8. Zur Irreführung geeignete Informationen

Auch bloß mehrdeutige Ausdrücke können gegen das Wahrheitsgebot verstoßen. Bei Mehrdeutigkeit einer Information muss die verantwortliche Person immer die für sie ungünstigste Auslegung gegen sich gelten lassen, wenn ein nicht unbeträchtlicher Teil der angesprochenen Verkehrskreise die Äußerung tatsächlich in diesem ungünstigen Sinn verstehen kann. Lässt somit eine Information mehrere Deutungen zu, so besagt der Unklarheitengrundsatz, dass jede dieser Deutungen vertretbar und stichhaltig sein muss.

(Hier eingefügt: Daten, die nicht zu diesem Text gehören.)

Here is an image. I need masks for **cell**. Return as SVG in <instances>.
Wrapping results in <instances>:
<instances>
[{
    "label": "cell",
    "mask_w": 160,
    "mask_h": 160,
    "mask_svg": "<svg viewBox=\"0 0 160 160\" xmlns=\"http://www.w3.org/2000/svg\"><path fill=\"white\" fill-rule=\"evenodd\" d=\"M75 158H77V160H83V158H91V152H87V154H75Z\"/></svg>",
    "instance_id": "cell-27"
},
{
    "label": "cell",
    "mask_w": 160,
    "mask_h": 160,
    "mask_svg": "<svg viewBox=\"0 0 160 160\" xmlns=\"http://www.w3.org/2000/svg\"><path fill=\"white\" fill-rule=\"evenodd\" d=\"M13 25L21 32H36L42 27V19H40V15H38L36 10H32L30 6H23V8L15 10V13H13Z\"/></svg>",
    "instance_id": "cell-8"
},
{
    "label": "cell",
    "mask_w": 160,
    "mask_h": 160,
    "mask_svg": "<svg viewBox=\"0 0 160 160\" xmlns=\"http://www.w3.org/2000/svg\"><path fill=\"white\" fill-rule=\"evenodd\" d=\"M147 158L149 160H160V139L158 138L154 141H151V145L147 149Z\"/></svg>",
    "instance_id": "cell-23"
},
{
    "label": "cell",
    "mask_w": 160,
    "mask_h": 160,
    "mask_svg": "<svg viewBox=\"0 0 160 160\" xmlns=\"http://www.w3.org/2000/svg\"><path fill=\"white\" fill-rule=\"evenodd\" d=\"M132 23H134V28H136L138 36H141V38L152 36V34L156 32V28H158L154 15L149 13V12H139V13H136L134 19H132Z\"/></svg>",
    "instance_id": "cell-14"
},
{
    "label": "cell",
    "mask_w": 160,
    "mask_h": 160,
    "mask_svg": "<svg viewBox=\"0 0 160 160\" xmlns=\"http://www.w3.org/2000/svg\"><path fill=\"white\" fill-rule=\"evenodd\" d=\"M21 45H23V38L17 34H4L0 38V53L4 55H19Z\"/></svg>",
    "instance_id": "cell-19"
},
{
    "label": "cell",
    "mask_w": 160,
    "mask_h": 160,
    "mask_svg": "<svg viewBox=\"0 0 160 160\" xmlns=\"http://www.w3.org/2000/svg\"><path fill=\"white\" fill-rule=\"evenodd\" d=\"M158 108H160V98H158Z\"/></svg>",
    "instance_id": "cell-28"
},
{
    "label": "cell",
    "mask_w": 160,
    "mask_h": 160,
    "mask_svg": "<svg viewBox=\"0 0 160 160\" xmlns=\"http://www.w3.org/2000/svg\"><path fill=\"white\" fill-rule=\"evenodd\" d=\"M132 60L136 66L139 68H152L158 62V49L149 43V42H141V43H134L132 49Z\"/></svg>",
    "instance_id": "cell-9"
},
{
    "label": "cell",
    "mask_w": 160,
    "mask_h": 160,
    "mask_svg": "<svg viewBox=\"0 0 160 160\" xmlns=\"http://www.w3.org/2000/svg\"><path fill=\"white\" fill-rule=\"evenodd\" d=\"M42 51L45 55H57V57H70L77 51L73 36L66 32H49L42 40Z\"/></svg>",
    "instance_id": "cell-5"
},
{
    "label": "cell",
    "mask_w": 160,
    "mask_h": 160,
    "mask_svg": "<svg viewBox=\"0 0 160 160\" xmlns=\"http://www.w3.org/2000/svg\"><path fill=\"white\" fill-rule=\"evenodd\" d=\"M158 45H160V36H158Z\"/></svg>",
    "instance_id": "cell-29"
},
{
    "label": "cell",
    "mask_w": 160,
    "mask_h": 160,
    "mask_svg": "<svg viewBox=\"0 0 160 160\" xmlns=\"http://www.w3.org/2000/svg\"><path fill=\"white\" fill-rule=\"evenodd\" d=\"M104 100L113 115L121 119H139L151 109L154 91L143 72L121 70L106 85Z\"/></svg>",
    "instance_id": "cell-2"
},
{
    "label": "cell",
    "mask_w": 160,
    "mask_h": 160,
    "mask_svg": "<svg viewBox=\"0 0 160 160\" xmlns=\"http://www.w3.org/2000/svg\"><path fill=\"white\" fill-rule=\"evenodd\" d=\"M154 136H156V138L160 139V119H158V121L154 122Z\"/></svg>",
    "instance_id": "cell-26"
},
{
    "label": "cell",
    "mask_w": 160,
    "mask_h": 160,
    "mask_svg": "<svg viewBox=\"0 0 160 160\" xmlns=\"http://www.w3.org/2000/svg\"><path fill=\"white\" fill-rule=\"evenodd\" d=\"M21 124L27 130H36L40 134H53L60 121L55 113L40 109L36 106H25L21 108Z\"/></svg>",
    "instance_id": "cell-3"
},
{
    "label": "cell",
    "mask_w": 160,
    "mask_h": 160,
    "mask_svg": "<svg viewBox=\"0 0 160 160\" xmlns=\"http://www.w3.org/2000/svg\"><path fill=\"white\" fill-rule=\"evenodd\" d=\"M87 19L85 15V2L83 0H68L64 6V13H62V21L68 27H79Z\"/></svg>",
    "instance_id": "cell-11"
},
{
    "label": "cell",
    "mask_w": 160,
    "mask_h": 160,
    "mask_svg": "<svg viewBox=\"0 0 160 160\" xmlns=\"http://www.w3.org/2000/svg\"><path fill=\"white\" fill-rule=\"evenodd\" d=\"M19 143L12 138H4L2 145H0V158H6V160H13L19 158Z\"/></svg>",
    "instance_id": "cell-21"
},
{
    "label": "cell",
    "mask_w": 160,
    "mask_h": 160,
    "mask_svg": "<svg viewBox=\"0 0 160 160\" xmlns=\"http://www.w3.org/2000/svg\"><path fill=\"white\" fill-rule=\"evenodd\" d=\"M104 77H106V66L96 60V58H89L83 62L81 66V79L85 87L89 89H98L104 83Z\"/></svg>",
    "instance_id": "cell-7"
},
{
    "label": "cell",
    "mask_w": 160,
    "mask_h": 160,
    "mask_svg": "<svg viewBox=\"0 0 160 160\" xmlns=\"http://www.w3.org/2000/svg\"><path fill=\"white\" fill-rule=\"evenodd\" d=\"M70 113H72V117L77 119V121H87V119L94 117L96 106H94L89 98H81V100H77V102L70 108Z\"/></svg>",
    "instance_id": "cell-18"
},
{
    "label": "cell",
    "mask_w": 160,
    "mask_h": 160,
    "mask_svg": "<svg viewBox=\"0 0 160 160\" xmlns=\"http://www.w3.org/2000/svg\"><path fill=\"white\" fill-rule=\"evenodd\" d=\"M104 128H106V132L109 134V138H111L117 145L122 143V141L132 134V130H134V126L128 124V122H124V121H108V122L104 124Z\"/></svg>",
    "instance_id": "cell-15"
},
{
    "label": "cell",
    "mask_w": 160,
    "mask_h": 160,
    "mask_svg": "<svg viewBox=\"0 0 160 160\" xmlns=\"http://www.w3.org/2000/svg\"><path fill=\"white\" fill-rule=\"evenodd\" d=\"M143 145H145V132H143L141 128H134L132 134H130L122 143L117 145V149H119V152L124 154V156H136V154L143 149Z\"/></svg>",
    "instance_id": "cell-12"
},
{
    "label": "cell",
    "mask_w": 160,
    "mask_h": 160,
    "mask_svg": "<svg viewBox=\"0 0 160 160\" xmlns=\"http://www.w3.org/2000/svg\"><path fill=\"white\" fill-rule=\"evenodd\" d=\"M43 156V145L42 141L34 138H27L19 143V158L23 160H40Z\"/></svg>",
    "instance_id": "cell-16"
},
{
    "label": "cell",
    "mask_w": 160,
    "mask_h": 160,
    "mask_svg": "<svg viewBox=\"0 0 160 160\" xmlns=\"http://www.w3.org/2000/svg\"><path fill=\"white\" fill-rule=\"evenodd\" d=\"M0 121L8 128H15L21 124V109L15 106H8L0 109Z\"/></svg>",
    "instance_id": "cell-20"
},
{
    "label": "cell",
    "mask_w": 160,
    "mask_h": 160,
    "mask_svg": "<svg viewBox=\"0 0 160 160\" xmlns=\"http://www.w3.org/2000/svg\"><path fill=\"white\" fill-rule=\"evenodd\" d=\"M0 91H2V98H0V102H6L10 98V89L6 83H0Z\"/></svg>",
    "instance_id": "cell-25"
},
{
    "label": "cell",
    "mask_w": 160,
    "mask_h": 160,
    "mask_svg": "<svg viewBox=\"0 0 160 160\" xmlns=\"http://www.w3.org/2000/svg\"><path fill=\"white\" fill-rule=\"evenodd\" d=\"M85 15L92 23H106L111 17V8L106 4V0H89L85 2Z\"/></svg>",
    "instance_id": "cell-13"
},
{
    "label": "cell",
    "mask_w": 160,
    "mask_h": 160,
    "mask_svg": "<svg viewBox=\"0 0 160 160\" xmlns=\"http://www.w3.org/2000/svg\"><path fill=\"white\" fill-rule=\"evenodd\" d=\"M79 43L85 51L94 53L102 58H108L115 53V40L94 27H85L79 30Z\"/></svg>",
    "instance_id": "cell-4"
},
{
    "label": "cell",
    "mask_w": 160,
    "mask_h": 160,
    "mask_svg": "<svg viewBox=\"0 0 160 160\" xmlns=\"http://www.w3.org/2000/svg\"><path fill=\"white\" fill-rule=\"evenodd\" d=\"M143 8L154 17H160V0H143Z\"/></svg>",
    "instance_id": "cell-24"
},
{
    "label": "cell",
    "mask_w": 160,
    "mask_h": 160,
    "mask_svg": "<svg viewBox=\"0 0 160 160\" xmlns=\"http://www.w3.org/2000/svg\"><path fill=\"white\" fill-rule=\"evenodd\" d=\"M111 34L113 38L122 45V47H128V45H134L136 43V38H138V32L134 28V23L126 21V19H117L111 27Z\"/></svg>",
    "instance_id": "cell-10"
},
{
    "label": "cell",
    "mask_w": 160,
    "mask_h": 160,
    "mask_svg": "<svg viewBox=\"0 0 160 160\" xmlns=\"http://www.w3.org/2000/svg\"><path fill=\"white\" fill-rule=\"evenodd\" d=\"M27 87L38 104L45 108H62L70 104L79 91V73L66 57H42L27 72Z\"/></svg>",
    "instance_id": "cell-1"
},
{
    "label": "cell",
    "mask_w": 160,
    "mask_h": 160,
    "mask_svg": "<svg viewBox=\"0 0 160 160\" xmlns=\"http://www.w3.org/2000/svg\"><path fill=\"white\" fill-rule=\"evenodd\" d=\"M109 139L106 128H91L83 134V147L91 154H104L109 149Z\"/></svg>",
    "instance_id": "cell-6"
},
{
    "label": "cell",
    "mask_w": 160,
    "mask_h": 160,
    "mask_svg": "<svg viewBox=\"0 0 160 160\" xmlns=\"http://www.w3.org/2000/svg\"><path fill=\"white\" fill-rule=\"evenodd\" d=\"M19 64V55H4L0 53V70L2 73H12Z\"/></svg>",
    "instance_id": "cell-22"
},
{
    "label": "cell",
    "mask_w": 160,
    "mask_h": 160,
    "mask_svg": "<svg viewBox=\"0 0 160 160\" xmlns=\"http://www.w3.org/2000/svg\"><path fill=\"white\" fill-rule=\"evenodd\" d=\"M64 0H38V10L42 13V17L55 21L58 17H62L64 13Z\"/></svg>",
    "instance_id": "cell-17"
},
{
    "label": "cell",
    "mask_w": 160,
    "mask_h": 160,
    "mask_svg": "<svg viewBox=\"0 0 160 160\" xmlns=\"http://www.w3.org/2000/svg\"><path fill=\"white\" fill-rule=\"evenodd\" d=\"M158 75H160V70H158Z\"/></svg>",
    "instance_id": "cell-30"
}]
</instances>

Eine nach Auffassung der Verkehrskreise übliche Bezeichnung, insbesondere eine dem redlichen Handelsbrauch entsprechende Bezeichnung verstößt nicht gegen das gesetzliche Verbot, weil dadurch nicht irrige Vorstellungen erweckt werden.

Die Unterlassung einer vorgeschriebenen Bezeichnung (Kennzeichnung) einer Ware oder der vorgeschriebenen Deklaration stellt für sich noch keine Irreführung dar, sondern einen Verstoß gegen die konkrete Kennzeichnungsvorschrift (z.B. LMKV). Selbst die Verwendung einer verbotenen Bezeichnung (Kennzeichnung) verstößt zunächst nur gegen die konkrete Kennzeichnungsvorschrift und gegen § 5 Abs. 2 LMSVG nur dann, wenn die Information auch zur Irreführung geeignet ist.

Die unzutreffende Bezugnahme auf die geografische Herkunft einer Ware ist nicht nur in Form eines unmittelbaren Herkunftshinweises, sondern auch durch “mittelbare Herkunftsangaben“ (wie etwa Landesfarben, Abbildungen bekannter Bauwerke, Verwendung einer bestimmten Landessprache, Trachten udgl.) denkbar. Die Irreführungseignung kann allerdings durch entlokalisierende Zusätze ausgeschlossen werden, an deren Deutlichkeit aber strenge Anforderungen zu stellen sind. Liegt von vornherein eine entlokalisierte Herkunftsangabe (z.B. Frankfurter, Debreziner, usw.) oder Gattungsbezeichnungen (z.B. Tilsiter, Gouda,...) vor, so scheidet eine Irreführung der Verbraucherinnen und Verbraucher aus. Zur Irreführungseignung einer freiwilligen Angabe des Ursprungslandes oder Herkunftsorte einer Ware siehe auch Durchführungsverordnung (EU) 2018/7751). Davon unberührt ist der Schutz für geschützte Ursprungsangaben (g.U.), geschützte geografische Angaben (g.g.A.) und geografische Angaben bei Spirituosen (g.A.).2)3)

1) Durchführungsverordnung (EU) 2018/775 der Kommission vom 28. Mai 2018 mit den Einzelheiten zur Anwendung von Artikel 26 Absatz z 3 der Verordnung (EU) Nr. 1169/2011 des Europäischen Parlaments und des Rates betreffend die Information der Verbraucher über Lebensmittel hinsichtlich der Vorschriften für die Angabe des Ursprungslands oder Herkunftsorts der primären Zutat eines Lebensmittels (Text von Bedeutung für den EWR.)
2) Verordnung (EG) Nr. 1151/2012 über Qualitätsregelungen für Agrarerzeugnisse und Lebensmittel
3) Verordnung (EG) Nr. 110/2008 zur Begriffsbestimmung, Bezeichnung, Aufmachung und Etikettierung von Spirituosen sowie zum Schutz geografischer Angaben für Spirituosen und zur Aufhebung der Verordnung (EWG) Nr. 1576/89

Wenn verfälschte (§ 5 Abs. 5 Z 3) oder wertgeminderte (§ 5 Abs. 5 Z 4) Lebensmittel in Verkehr gebracht werden, so stellt die damit einhergehende Täuschung der Verbraucherinnen und Verbraucher keinen selbstständigen Beanstandungsgrund nach § 5 Abs 2 LMSVG dar.